Middle-class incomes are down radically in the U.S. since 2007, as much as 15 percent according to new Internal Revenue Service data. Home equity is still falling. If cherished entitlement programs are also savaged by the politicians who destroyed our life savings, citizens might begin to question whether this whole constitutional democracy thing is worth it.

Strange and ominous political eddies are already emerging. Congressional disapproval is higher than 80 percent. This could turn ugly — as it has before in U.S. history. While we’ve airbrushed the legacy of political violence out of U.S. history, it’s there. Labor conducted gun battles with Pinkerton private military forces in the late 19th century. Strikes often turned deadly in the 1930s. If there are serious defense cuts, the prospect of hundreds of thousands of war-weary former soldiers thrown into a terrible economy is not, shall we say, a recipe for social stability.

With proposals on the table to cut defense and social spending in a deflationary economy, maybe U.S. political leaders are just throwing one final, blow-out empire-ending party.

I don’t mean to push the panic button. After all, America has a stable political order that can handle a great deal of stress. This system, though, is rooted in a middle class that believes its interests are aligned with those running the country.
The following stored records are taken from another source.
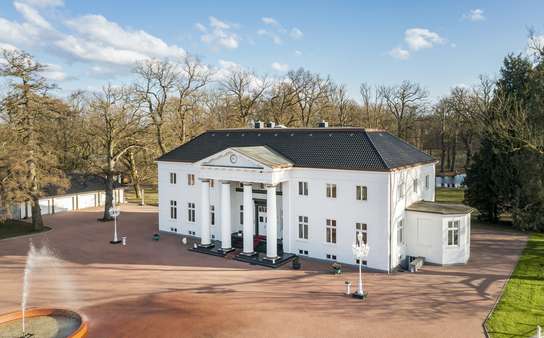 Schloss - Haus in 19243 Wittenburg mit 755m² kaufen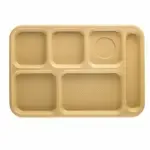 Cambro BCT1014161 Budget School Tray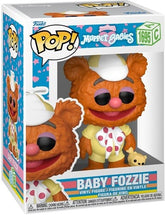 Funko Toys > Funko > Funko Pop! Funko POP! Disney: Muppet Babies - Baby Fozzie 889698904650 FUKO90465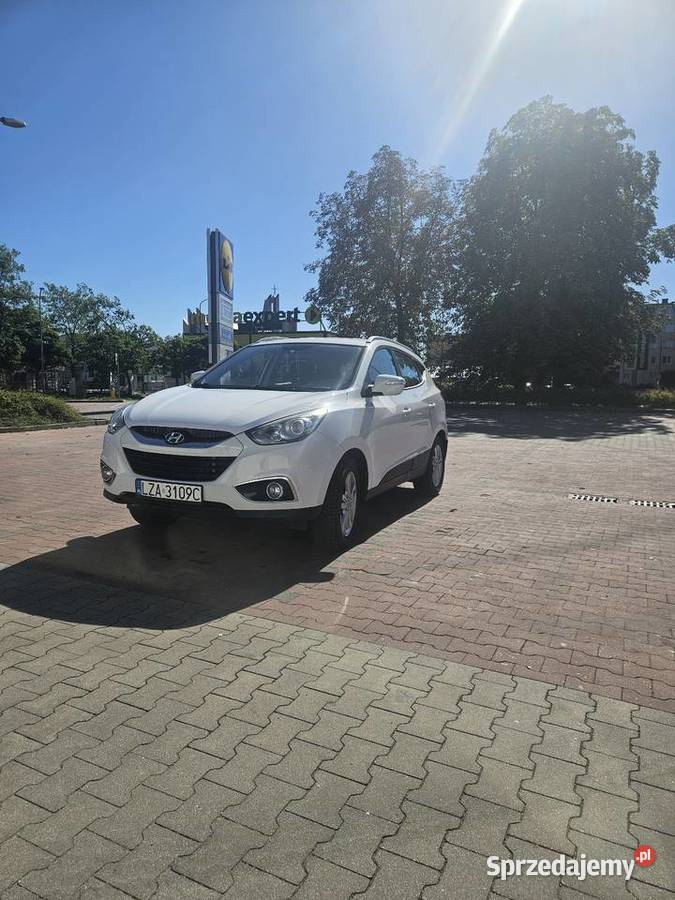 Hyundai ix35 17D Kraśnik sprzedam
As the wealth, opportunity, social status and economic security of the middle class evaporate, so, too, could this belief.
The riots in the UK should put some fear into US political leaders, but it is clear that it won't. Obama is oblivious. The Iowa straw poll proves that the Republicans live in an alternate reality. Sadly all things come to an end. Maybe the glory days of the US are over and it is now on a steep decline to banana republic status.